» EXERCISE OBJECTIVE
Rewrite the records, beginning at the line that has "How far is distant" and continuing through the end of the records, switching "distant building" to "tall building" and leaving everything else unchanged.

» Picture-based spatial questions
━━━━

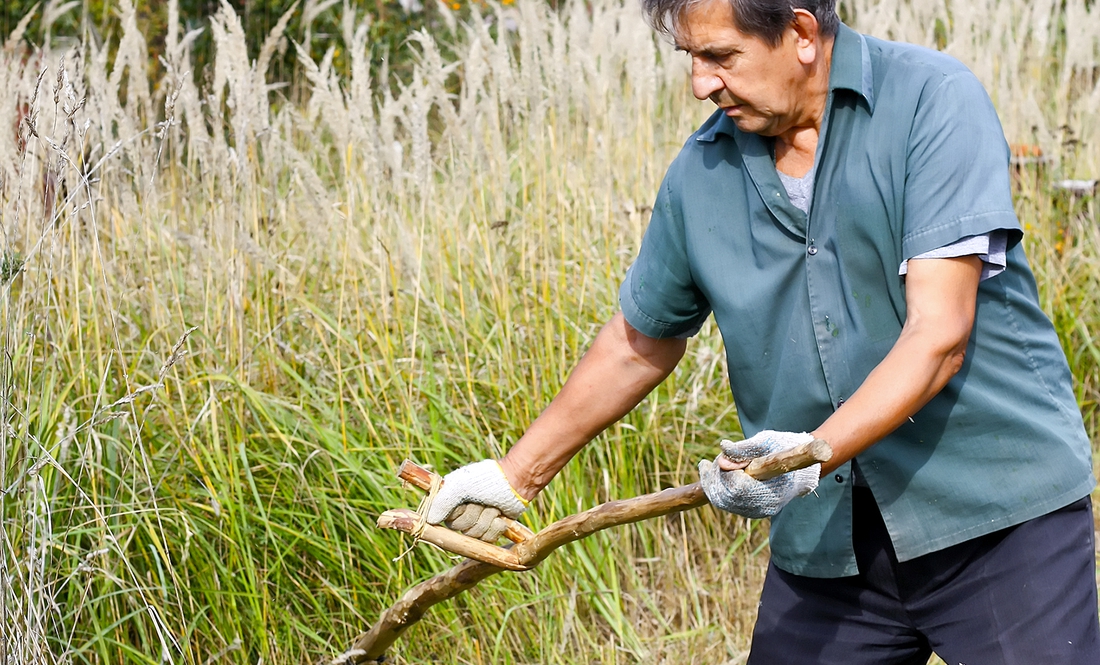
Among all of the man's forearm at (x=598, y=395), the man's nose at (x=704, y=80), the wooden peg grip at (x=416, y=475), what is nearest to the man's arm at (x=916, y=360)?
the man's nose at (x=704, y=80)

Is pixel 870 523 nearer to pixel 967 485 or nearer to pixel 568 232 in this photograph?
pixel 967 485

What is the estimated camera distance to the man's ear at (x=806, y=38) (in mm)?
1852

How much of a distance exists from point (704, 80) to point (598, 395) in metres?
0.65

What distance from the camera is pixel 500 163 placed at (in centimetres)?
346

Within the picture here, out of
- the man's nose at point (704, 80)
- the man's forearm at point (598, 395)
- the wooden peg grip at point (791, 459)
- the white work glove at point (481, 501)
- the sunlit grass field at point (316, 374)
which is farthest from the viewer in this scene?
the sunlit grass field at point (316, 374)

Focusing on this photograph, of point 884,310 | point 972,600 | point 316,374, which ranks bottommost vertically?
point 316,374

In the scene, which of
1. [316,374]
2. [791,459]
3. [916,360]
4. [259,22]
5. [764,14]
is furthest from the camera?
[259,22]

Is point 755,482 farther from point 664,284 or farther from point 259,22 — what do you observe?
point 259,22

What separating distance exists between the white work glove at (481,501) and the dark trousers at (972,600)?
609 millimetres

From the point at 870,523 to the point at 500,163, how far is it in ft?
6.12

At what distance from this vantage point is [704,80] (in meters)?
1.86

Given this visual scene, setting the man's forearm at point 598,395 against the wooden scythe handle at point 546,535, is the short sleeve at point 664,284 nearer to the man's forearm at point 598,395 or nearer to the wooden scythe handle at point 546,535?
the man's forearm at point 598,395

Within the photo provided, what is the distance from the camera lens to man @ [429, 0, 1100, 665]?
1.75 metres

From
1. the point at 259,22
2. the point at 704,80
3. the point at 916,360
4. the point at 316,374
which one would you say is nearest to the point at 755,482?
the point at 916,360
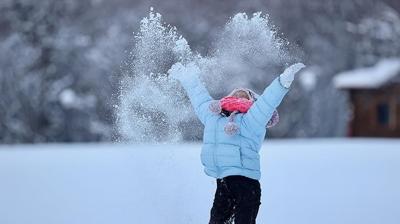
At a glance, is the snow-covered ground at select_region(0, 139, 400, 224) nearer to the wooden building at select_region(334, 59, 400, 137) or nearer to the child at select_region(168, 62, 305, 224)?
the child at select_region(168, 62, 305, 224)

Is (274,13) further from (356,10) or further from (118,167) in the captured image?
(118,167)

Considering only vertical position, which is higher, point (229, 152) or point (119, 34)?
point (119, 34)

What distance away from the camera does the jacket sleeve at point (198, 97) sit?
16.8ft

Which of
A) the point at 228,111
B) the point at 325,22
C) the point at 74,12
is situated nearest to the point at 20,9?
the point at 74,12

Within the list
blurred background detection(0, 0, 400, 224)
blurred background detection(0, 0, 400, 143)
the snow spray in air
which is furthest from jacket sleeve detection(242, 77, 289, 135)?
blurred background detection(0, 0, 400, 143)

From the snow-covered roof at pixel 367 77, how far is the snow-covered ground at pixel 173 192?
18.7 m

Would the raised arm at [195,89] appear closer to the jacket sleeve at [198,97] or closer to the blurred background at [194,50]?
the jacket sleeve at [198,97]

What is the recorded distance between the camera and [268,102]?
15.7 feet

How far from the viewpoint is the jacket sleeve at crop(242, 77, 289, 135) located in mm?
4770

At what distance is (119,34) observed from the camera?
3297 cm

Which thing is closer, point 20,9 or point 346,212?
point 346,212

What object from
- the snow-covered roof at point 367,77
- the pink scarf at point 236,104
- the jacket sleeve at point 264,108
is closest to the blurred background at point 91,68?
the snow-covered roof at point 367,77

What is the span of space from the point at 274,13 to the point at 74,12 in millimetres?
8339

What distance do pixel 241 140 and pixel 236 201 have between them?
370 mm
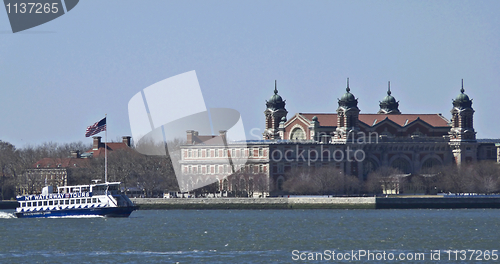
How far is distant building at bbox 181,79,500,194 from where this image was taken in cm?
14775

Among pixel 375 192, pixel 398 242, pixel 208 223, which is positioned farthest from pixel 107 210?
pixel 375 192

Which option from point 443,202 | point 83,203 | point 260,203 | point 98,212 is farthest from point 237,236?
point 443,202

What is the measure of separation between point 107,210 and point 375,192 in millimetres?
47773


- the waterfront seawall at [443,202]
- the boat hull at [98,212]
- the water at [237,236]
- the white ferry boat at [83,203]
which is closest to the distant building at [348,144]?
the waterfront seawall at [443,202]

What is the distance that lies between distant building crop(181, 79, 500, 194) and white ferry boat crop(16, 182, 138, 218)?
37.5 m

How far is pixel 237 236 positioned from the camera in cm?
8112

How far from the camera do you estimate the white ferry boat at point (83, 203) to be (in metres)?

━━━━

» RESPONSE TO THE TASK
How far is tall building at bbox 181,79,500,194 from where this image was taken in cm?
14775

Among pixel 375 192, pixel 398 242, pixel 208 223, which is positioned farthest from pixel 107 210?
pixel 375 192

Which option from point 443,202 | point 83,203 | point 260,203 | point 98,212 is farthest from point 237,236?
point 443,202

What is the measure of separation between point 107,210 and point 375,192 in millimetres?
47773


- the waterfront seawall at [443,202]
- the boat hull at [98,212]
- the water at [237,236]
- the white ferry boat at [83,203]
which is closest to the tall building at [348,144]?
the waterfront seawall at [443,202]

What is the distance that lies between tall building crop(181, 79, 500, 194) and white ferry boat crop(16, 182, 138, 218)?
37.5 m

How far is pixel 237 236 positioned from the camera in cm?
8112

How far from the camera do you estimate the white ferry boat at point (83, 203) to be (in metres)?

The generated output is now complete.